## Texto fornecido:
= = =

O CONGRESSO DE AMSTERDÃ
Prefácio
do relatório do Congresso
Anarquista,
Amsterdã, Les Temps
Nouveaux,
Paris, 05/10/1907.
A
primeira tendência foi representada principalmente pelo camarada Monatte, da
C.G.T, com um grupo que ele fez questão de denominar “jovens”, apesar dos
protestos dos jovens, bem mais numerosos, de tendência oposta.
Monatte,
em seu extraordinário relatório, falou-nos longamente do movimento sindicalista
francês, de seus métodos de luta, dos resultados morais e materiais aos quais
já chegou, e concluiu afirmando que o sindicalismo basta-se a si mesmo como
meio para realizar a revolução social e realizar a anarquia.
Contra
esta última afirmação intervi energicamente. O sindicalismo, disse, mesmo
ganhando consistência com o adjetivo revolucionário, só pode ser um movimento
legal, movimento que luta contra o capitalismo no meio econômico e político que
o Capitalismo e o Estado lhe impõem. Não tem, portanto, saída, e nada poderá
obter de permanente e geral, senão deixando de ser sindicalismo, ligando-se não
mais à melhoria das condições dos assalariados e à conquista de algumas
liberdades, mas à expropriação da riqueza e à destruição radical da organização
estatista.
Reconheço
toda a utilidade, até mesmo a necessidade da participação ativa dos anarquistas
no movimento operário, e não preciso insistir para que acreditem em mim, pois
fui um dos primeiros a lamentar a atitude de isolamento altivo tomada pelos
anarquistas depois da dissolução da antiga Internacional, e a incitar novamente
os camaradas na via que Monatte, esquecendo a história, denomina nova. Mas isto
só é útil sob a condição de permanecermos anarquistas antes de tudo, e não
deixemos de considerar todo o resto do ponto de vista da propaganda e da ação
anarquistas. Não peço que os sindicatos adotem um programa anarquista e que
sejam compostos só por anarquistas: – neste caso, eles seriam inúteis, porque
seriam a repetição dos agrupamentos anarquistas, e não mais teriam a qualidade
que os torna caros aos anarquistas, ou seja, a de ser um campo de propaganda
hoje, e um meio, amanhã; a de conduzir a massa à rua e faze-la assumir o
controle da posse das riquezas e da organização da produção para a
coletividade. Desejo sindicatos amplamente abertos a todos os trabalhadores que
comecem a sentir a necessidade de se unirem com seus camaradas para lutar
contra os patrões; todavia, também conheço todos os perigos que representam,
para o futuro, agrupamentos feitos com o objetivo de defender, na sociedade
atual, interesses particulares, e peço que os anarquistas, que estão nos
sindicatos, dêem-se por missão salvaguardar o futuro, lutando contra a
tendência natural desses agrupamentos de se tornarem corporações fechadas, em
antagonismo com outros proletários, ainda mais do que com os patrões.

= = =

## Material fornecido:
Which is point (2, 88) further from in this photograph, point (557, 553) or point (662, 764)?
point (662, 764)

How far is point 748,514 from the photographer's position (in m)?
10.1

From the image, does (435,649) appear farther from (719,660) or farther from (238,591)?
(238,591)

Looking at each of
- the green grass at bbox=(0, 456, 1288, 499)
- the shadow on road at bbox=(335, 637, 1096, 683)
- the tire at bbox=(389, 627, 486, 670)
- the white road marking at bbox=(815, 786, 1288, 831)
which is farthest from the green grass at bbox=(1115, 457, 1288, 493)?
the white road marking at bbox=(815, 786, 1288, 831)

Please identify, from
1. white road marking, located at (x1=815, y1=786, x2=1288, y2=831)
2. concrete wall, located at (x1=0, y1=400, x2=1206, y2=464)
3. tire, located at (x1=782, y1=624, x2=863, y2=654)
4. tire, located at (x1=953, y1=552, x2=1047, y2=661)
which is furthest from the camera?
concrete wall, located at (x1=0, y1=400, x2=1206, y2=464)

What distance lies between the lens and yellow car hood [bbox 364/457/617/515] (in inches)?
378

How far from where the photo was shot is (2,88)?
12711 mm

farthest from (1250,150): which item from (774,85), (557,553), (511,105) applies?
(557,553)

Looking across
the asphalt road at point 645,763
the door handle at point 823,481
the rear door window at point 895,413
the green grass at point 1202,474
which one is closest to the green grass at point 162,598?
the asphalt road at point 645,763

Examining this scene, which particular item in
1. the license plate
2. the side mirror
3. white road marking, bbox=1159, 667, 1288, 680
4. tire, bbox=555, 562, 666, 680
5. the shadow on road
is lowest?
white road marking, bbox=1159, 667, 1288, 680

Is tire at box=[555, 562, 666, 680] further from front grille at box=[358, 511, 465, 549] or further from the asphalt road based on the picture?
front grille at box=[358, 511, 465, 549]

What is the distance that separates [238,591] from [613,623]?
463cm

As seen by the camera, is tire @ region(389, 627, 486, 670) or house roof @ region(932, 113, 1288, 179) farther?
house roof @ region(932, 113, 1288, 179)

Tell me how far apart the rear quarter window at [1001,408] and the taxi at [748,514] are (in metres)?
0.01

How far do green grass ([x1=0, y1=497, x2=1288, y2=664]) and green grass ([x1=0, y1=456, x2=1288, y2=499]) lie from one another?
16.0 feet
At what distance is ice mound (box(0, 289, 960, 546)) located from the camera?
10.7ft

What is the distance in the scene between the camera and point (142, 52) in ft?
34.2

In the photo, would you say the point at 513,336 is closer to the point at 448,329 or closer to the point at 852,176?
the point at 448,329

= = =

## Tarefas do exercício:
**A.** Responda com base no texto sobre o Congresso de Amsterdã:
(i) Quem representou principalmente a primeira tendência?
(ii) Segundo o texto, mesmo com o adjetivo revolucionário, o sindicalismo só pode ser que tipo de movimento?
(iii) Que atitude os anarquistas tomaram depois da dissolução da antiga Internacional?
**B.** Dê continuidade ao texto sobre o Congresso de Amsterdã, começando logo depois da última frase.

## Respostas por tarefa:
**A.**
(i) O camarada Monatte, da C.G.T.
(ii) Um movimento legal.
(iii) Uma atitude de isolamento altivo.

**B.**
A
causa do mal-entendido talvez possa ser encontrada na crença, segundo minha
opinião, errônea, ainda que geralmente aceita, segundo a qual os interesses dos
operários são solidários, e que, conseqüentemente, basta que operários
ponham-se a defender seus interesses e a perseguir a melhoria de suas condições
para que sejam, naturalmente, levados a defender os interesses de todo o
proletariado contra o patronato.
A
verdade é, segundo meu ponto de vista, bem diferente. Os operários suportam,
como todo mundo, a lei de antagonismo geral, que deriva do regime da
propriedade individual; eis porque os agrupamentos de interesses, sempre
revolucionários, no início, enquanto são fracos e necessitam da solidariedade
dos outros tornam-se conservadores e exclusivistas quando adquirem força, e,
com a força, a consciência de seus interesses particulares. A história do
trade-unionismo inglês e americano está aí para mostrar a maneira como se
produziu essa degenerescência do movimento operário, quando ele se limita à
defesa dos interesses atuais.
É
somente com vistas a uma transformação completa da sociedade que o operário
pode se sentir solidário com o operário, o oprimido solidário com o oprimido; e
é papel dos anarquistas manter ardente, por muito tempo, o fogo do ideal,
procurando orientar, tanto quanto possível, todo o movimento para as conquistas
do futuro, para a revolução, inclusive, se preciso for, em detrimento das
pequenas vantagens que pode hoje obter qualquer fração da classe operária, e
que, freqüentemente, só são obtidas às expensas de outros trabalhadores e do
público consumidor.
Mas
para poder representar esse papel de elementos propulsores nos sindicatos, é
preciso que os anarquistas proíbam-se de ocupar cargos, principalmente cargos
remunerados.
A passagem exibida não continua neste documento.